*** PROVIDED MATERIAL ***
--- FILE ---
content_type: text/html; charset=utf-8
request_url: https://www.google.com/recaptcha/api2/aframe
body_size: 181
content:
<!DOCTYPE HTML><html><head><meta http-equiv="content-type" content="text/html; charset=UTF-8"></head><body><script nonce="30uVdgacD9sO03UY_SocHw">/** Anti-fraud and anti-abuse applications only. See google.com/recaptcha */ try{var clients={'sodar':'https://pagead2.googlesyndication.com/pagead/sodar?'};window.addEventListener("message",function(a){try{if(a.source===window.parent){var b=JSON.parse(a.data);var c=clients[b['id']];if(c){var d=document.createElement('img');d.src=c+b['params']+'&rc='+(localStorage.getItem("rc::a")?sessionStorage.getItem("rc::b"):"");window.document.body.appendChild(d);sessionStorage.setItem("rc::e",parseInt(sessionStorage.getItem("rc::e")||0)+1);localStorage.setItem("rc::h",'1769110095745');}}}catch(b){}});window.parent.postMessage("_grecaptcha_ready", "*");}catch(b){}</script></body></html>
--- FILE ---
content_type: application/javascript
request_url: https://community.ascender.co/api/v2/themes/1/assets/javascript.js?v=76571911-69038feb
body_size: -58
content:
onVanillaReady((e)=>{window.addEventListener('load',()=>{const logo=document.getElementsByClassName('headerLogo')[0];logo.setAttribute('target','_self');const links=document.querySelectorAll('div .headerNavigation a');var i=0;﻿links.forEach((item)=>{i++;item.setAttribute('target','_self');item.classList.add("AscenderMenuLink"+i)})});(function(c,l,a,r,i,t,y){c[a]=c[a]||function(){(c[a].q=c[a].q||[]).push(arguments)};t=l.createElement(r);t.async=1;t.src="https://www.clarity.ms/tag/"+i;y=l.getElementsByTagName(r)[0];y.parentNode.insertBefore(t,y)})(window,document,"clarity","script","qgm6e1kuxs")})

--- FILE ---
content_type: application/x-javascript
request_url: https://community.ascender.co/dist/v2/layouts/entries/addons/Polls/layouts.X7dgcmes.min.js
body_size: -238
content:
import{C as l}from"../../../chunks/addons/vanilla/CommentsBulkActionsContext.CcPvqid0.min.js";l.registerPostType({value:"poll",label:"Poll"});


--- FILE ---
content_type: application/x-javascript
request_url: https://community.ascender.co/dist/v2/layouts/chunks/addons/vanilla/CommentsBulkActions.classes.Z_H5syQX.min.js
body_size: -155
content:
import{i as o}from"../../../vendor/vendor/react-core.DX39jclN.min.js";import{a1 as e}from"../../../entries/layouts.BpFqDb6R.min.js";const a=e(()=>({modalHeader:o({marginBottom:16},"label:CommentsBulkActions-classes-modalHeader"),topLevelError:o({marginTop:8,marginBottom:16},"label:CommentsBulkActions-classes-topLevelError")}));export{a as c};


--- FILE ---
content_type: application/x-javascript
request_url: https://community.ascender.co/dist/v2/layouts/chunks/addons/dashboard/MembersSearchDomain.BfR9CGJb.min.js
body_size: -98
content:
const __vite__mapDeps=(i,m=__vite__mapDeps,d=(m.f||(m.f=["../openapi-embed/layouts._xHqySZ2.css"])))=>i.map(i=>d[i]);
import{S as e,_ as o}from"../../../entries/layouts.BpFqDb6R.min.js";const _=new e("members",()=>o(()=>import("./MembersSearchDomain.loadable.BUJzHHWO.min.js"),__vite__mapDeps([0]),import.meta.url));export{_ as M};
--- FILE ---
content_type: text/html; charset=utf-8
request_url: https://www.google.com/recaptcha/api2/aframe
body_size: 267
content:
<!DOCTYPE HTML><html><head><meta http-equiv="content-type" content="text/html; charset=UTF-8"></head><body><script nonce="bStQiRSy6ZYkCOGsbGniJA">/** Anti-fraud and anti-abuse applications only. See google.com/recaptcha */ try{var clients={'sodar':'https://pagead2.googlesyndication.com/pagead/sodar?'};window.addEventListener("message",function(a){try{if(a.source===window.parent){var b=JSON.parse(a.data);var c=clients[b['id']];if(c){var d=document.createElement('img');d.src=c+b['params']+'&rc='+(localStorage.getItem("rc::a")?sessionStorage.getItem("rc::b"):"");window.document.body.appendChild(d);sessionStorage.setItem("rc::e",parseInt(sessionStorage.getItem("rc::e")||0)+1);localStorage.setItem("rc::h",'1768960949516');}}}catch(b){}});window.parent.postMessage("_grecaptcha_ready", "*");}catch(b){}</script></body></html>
***
### WORK INSTRUCTION
Set the listing above down again exactly.

### RESULT FOR THIS TASK
--- FILE ---
content_type: text/html; charset=utf-8
request_url: https://www.google.com/recaptcha/api2/aframe
body_size: 181
content:
<!DOCTYPE HTML><html><head><meta http-equiv="content-type" content="text/html; charset=UTF-8"></head><body><script nonce="30uVdgacD9sO03UY_SocHw">/** Anti-fraud and anti-abuse applications only. See google.com/recaptcha */ try{var clients={'sodar':'https://pagead2.googlesyndication.com/pagead/sodar?'};window.addEventListener("message",function(a){try{if(a.source===window.parent){var b=JSON.parse(a.data);var c=clients[b['id']];if(c){var d=document.createElement('img');d.src=c+b['params']+'&rc='+(localStorage.getItem("rc::a")?sessionStorage.getItem("rc::b"):"");window.document.body.appendChild(d);sessionStorage.setItem("rc::e",parseInt(sessionStorage.getItem("rc::e")||0)+1);localStorage.setItem("rc::h",'1769110095745');}}}catch(b){}});window.parent.postMessage("_grecaptcha_ready", "*");}catch(b){}</script></body></html>
--- FILE ---
content_type: application/javascript
request_url: https://community.ascender.co/api/v2/themes/1/assets/javascript.js?v=76571911-69038feb
body_size: -58
content:
onVanillaReady((e)=>{window.addEventListener('load',()=>{const logo=document.getElementsByClassName('headerLogo')[0];logo.setAttribute('target','_self');const links=document.querySelectorAll('div .headerNavigation a');var i=0;﻿links.forEach((item)=>{i++;item.setAttribute('target','_self');item.classList.add("AscenderMenuLink"+i)})});(function(c,l,a,r,i,t,y){c[a]=c[a]||function(){(c[a].q=c[a].q||[]).push(arguments)};t=l.createElement(r);t.async=1;t.src="https://www.clarity.ms/tag/"+i;y=l.getElementsByTagName(r)[0];y.parentNode.insertBefore(t,y)})(window,document,"clarity","script","qgm6e1kuxs")})

--- FILE ---
content_type: application/x-javascript
request_url: https://community.ascender.co/dist/v2/layouts/entries/addons/Polls/layouts.X7dgcmes.min.js
body_size: -238
content:
import{C as l}from"../../../chunks/addons/vanilla/CommentsBulkActionsContext.CcPvqid0.min.js";l.registerPostType({value:"poll",label:"Poll"});


--- FILE ---
content_type: application/x-javascript
request_url: https://community.ascender.co/dist/v2/layouts/chunks/addons/vanilla/CommentsBulkActions.classes.Z_H5syQX.min.js
body_size: -155
content:
import{i as o}from"../../../vendor/vendor/react-core.DX39jclN.min.js";import{a1 as e}from"../../../entries/layouts.BpFqDb6R.min.js";const a=e(()=>({modalHeader:o({marginBottom:16},"label:CommentsBulkActions-classes-modalHeader"),topLevelError:o({marginTop:8,marginBottom:16},"label:CommentsBulkActions-classes-topLevelError")}));export{a as c};


--- FILE ---
content_type: application/x-javascript
request_url: https://community.ascender.co/dist/v2/layouts/chunks/addons/dashboard/MembersSearchDomain.BfR9CGJb.min.js
body_size: -98
content:
const __vite__mapDeps=(i,m=__vite__mapDeps,d=(m.f||(m.f=["../openapi-embed/layouts._xHqySZ2.css"])))=>i.map(i=>d[i]);
import{S as e,_ as o}from"../../../entries/layouts.BpFqDb6R.min.js";const _=new e("members",()=>o(()=>import("./MembersSearchDomain.loadable.BUJzHHWO.min.js"),__vite__mapDeps([0]),import.meta.url));export{_ as M};
--- FILE ---
content_type: text/html; charset=utf-8
request_url: https://www.google.com/recaptcha/api2/aframe
body_size: 267
content:
<!DOCTYPE HTML><html><head><meta http-equiv="content-type" content="text/html; charset=UTF-8"></head><body><script nonce="bStQiRSy6ZYkCOGsbGniJA">/** Anti-fraud and anti-abuse applications only. See google.com/recaptcha */ try{var clients={'sodar':'https://pagead2.googlesyndication.com/pagead/sodar?'};window.addEventListener("message",function(a){try{if(a.source===window.parent){var b=JSON.parse(a.data);var c=clients[b['id']];if(c){var d=document.createElement('img');d.src=c+b['params']+'&rc='+(localStorage.getItem("rc::a")?sessionStorage.getItem("rc::b"):"");window.document.body.appendChild(d);sessionStorage.setItem("rc::e",parseInt(sessionStorage.getItem("rc::e")||0)+1);localStorage.setItem("rc::h",'1768960949516');}}}catch(b){}});window.parent.postMessage("_grecaptcha_ready", "*");}catch(b){}</script></body></html>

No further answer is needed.